Chronic Intermittent Ethanol Treatment in Rats Increases GABAA Receptor α4-Subunit Expression: Possible Relevance to Alcohol Dependence


Address correspondence and reprint requests to Dr. R. W. Olsen at Department of Molecular and Medical Pharmacology, UCLA School of Medicine, Box 951735, Los Angeles, CA 90095, U.S.A.
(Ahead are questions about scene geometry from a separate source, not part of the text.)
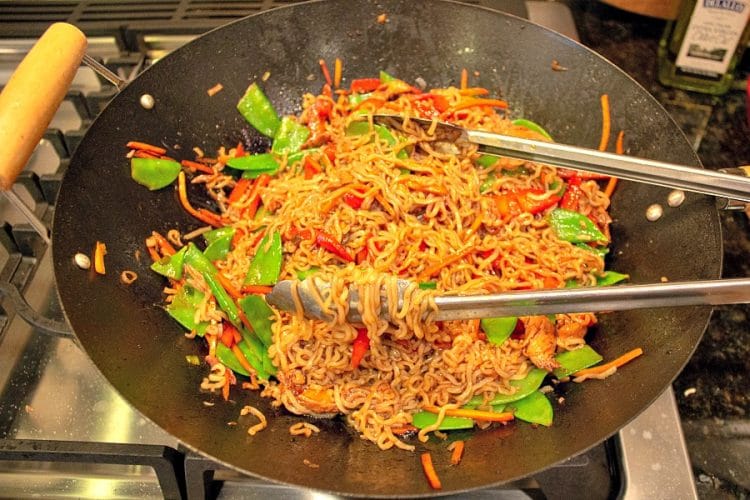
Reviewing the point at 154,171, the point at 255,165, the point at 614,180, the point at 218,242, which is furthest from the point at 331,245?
the point at 614,180

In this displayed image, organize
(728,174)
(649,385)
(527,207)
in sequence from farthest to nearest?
1. (527,207)
2. (728,174)
3. (649,385)

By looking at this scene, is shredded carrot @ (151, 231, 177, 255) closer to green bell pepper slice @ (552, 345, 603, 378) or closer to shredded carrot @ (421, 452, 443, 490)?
shredded carrot @ (421, 452, 443, 490)

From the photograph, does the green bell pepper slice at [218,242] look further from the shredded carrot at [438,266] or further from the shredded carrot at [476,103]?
the shredded carrot at [476,103]

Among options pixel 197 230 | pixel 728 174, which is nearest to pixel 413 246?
pixel 197 230

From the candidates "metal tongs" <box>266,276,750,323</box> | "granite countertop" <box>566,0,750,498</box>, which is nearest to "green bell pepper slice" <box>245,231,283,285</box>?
"metal tongs" <box>266,276,750,323</box>

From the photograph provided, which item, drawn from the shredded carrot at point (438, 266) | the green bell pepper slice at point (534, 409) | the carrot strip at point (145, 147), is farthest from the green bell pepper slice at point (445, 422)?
the carrot strip at point (145, 147)

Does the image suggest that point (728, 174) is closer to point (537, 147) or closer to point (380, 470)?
point (537, 147)
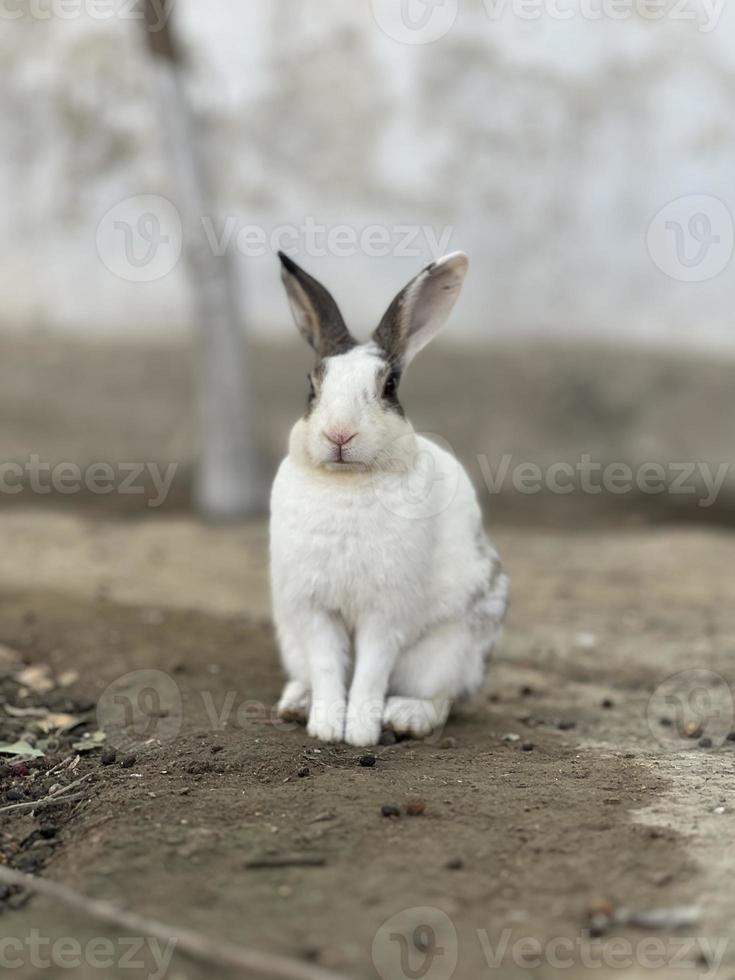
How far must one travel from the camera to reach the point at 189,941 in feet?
7.77

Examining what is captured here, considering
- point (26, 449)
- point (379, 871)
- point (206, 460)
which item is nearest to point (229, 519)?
point (206, 460)

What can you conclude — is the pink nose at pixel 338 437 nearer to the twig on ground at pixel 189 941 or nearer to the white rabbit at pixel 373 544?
the white rabbit at pixel 373 544

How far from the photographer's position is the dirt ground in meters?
2.48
Abstract: Chronic administration of ethanol to rats on an intermittent regimen, for 60 repeated intoxicating doses and repeated withdrawal episodes, results in a long-lasting kindling phenomenon. This involves an increasing severity of withdrawal, including a reduced threshold to seizures produced by the GABAA antagonist, pentylenetetrazol. We have shown previously that muscimol-evoked 36Cl efflux and paired-pulse inhibition (involving GABAA-mediated recurrent inhibition) were decreased persistently in the CA1 region of hippocampal slices from chronic intermittent ethanol (CIE)-treated rats. We now report elevated levels of mRNA in forebrain for the α4 subunit of the GABAA receptor (GABAR), considered to be a constituent of pharmacologically and physiologically novel subtypes of GABARs. Using in situ hybridization with digoxigenin-labeled RNA probes, we show that at 2 days withdrawal, 60-dose CIE leads to a significant 30% increase in α4 subunit mRNA levels in the dentate gyrus, 46% increase in the CA3, and 26% increase in the CA1 regions. In contrast, there was no significant change in the mRNAs for the α5 subunit or glutamic acid decarboxylase 67 in the same regions. This study suggests that GABAR subunit-selective alterations occur after CIE treatment, possibly resulting in the alteration of the subunit composition of GABARs, with presumably altered physiological functions. This plasticity of GABARs may contribute to the increased withdrawal severity, reduced hippocampal inhibition, and increased seizure susceptibility of this animal model of human alcohol dependence.